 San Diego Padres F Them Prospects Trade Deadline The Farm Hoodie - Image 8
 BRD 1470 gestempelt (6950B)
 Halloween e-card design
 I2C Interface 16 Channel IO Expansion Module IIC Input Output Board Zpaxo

• • • • • • •

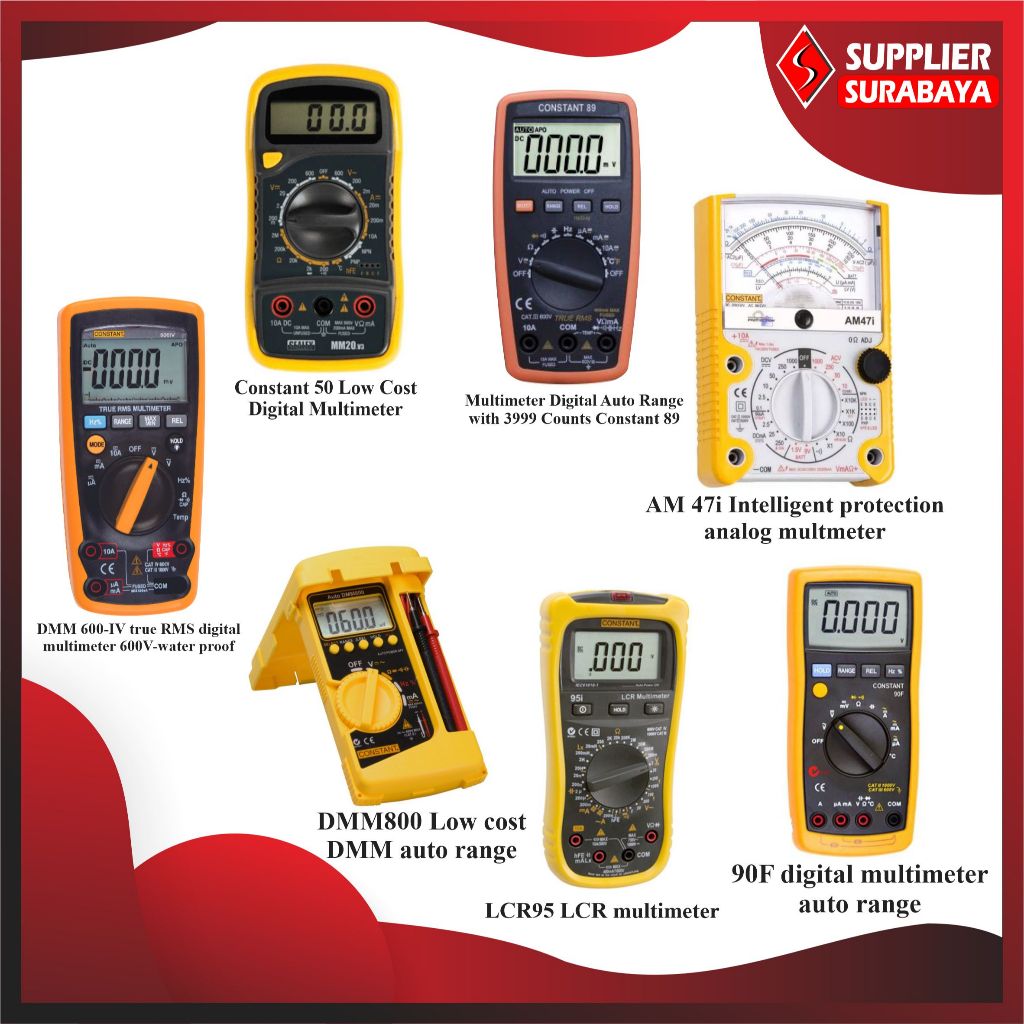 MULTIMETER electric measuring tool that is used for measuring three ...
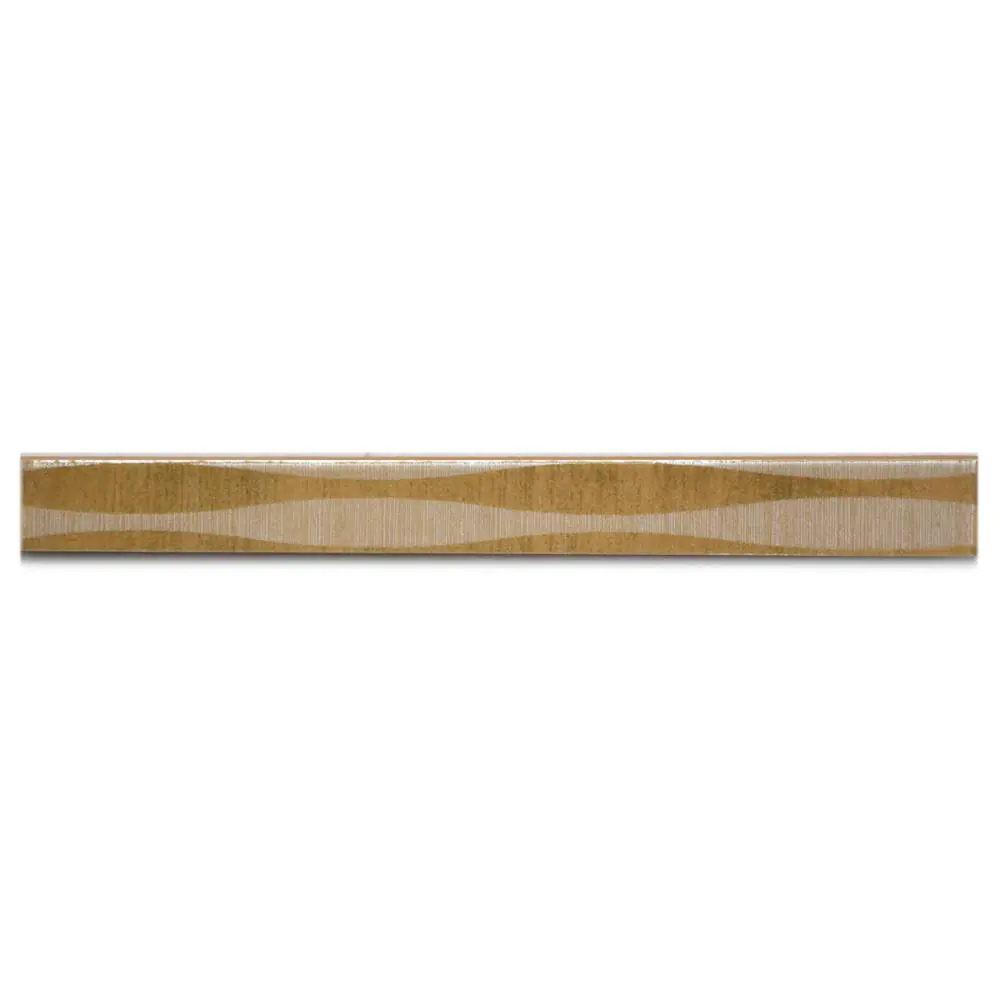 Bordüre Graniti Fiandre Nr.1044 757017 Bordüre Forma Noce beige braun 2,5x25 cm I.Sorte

• • • • • • •

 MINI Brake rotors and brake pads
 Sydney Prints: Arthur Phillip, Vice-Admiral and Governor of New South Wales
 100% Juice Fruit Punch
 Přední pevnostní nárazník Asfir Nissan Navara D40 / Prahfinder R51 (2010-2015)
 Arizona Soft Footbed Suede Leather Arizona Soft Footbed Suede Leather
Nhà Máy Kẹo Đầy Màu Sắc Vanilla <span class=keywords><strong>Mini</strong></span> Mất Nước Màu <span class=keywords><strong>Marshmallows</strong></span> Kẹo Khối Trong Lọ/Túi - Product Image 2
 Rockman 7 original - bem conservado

• • • • • • •

→ **WHAT YOU HAVE TO DO**
Reproduce exactly the stretch of the material above that starts at the line with "Nhà Máy Kẹo" and ends at the line with "Rockman 7 original - bem conservado", both included, and nothing else.

→ **ANSWER BOX**
Nhà Máy Kẹo Đầy Màu Sắc Vanilla <span class=keywords><strong>Mini</strong></span> Mất Nước Màu <span class=keywords><strong>Marshmallows</strong></span> Kẹo Khối Trong Lọ/Túi - Product Image 2
 Rockman 7 original - bem conservado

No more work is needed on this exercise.